Mit Extrakt vom Meerrettichbaum gegen Feuerbrand
Zwei Biotechnologinnen aus Kuba arbeiten in Bavendorf an Bio-Pflanzenschutzmitteln
Von Lena Müssigmann
RAVENSBURG - Das Kompetenzzentrum Obstbau Bodensee in Bavendorf hat immer wieder Forscher aus aller Welt zu Gast – derzeit aus Brasilien, Syrien, Russland, Pakistan und Kuba. Von ihren Erkenntnissen könnte auch die hiesige Bio-Landwirtschaft profitieren, sagt KOB-Geschäftsführer Manfred Büchele.

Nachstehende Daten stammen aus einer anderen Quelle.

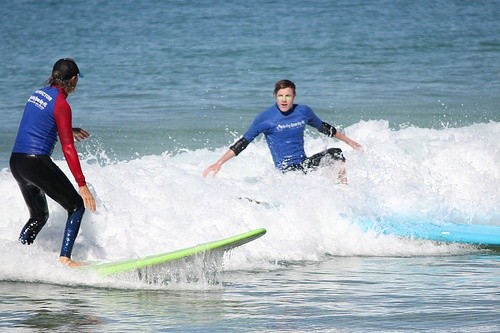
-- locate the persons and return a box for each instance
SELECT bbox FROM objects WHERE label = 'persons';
[9,57,98,267]
[203,79,364,186]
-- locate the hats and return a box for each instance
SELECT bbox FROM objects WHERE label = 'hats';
[52,57,84,80]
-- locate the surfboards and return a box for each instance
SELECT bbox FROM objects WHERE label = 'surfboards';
[238,193,499,245]
[73,227,266,275]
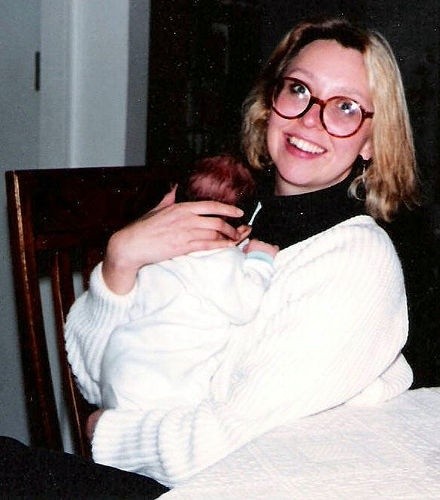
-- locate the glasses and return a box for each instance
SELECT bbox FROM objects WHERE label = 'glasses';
[269,76,375,139]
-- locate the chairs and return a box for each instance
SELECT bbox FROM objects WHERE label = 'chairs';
[5,166,177,457]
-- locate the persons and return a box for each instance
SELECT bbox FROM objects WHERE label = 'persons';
[100,158,278,418]
[1,18,419,499]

Zwei kubanische Doktorandinnen im Fach Pflanzenbiotechnologie, Claudia Linares Rivero (26) und Geeisy Angela Cid (25), arbeiten seit Juni in Bavendorf an biologischen Spritzmitteln. Sie haben aus ihrer Heimat Extrakte aus Wurzeln und Blättern zweier Bäume mitgebracht. Sie heißen Morinda royoc und Moringa oleifera – Letzterer wird auf Deutsch als Meerrettichbaum bezeichnet. Die beiden Frauen gehen davon aus, dass Extrakte bei Obstbäumen und -büschen gegen Pilzkrankheiten wie Schorf und Fäule beziehungsweise gegen die bakterielle Erkrankung Feuerbrand wirken. Noch experimentieren sie im Labor. Sollte sich eine Wirksamkeit abzeichnen, starten sie Feldversuche.
Not macht erfinderisch
Kubanische Wissenschaftler hätten auf dem Gebiet pflanzlich hergestellter Spritzmittel besondere Kenntnisse, sagt KOB-Geschäftsführer Büchele. Das habe mit der wirtschaftlich schwierigen Situation ihres Landes zu tun: Kubanische Bauern hätten nicht die Möglichkeit, Spritzmittel bei internationalen Konzernen einzukaufen. Stattdessen suchten sie nach pflanzlichem Ersatz im eigenen Land, erklärt Büchele.
Die Forschungsergebnisse interessierten auch die Landwirtschaft in Deutschland. Auf Kuba werden zwar keine Äpfel, sondern Mangos, Guaven, Ananas, Avocados und Bananen angebaut. Aber Fäulnis, Schorf und Feuerbrand seien dort wie auch hierzulande „Hauptgegner“in der Obst- und Gemüseproduktion. Die natürlichen Spritzmittel könnten bei einem Nachweis der Wirksamkeit auch in Deutschland in der Bio-Landwirtschaft eingesetzt werden. Ob sie dazu geeignet sind, chemische Spritzmittel zu ersetzen, werde Teil der Forschungsergebnisse sein, sagt Büchele.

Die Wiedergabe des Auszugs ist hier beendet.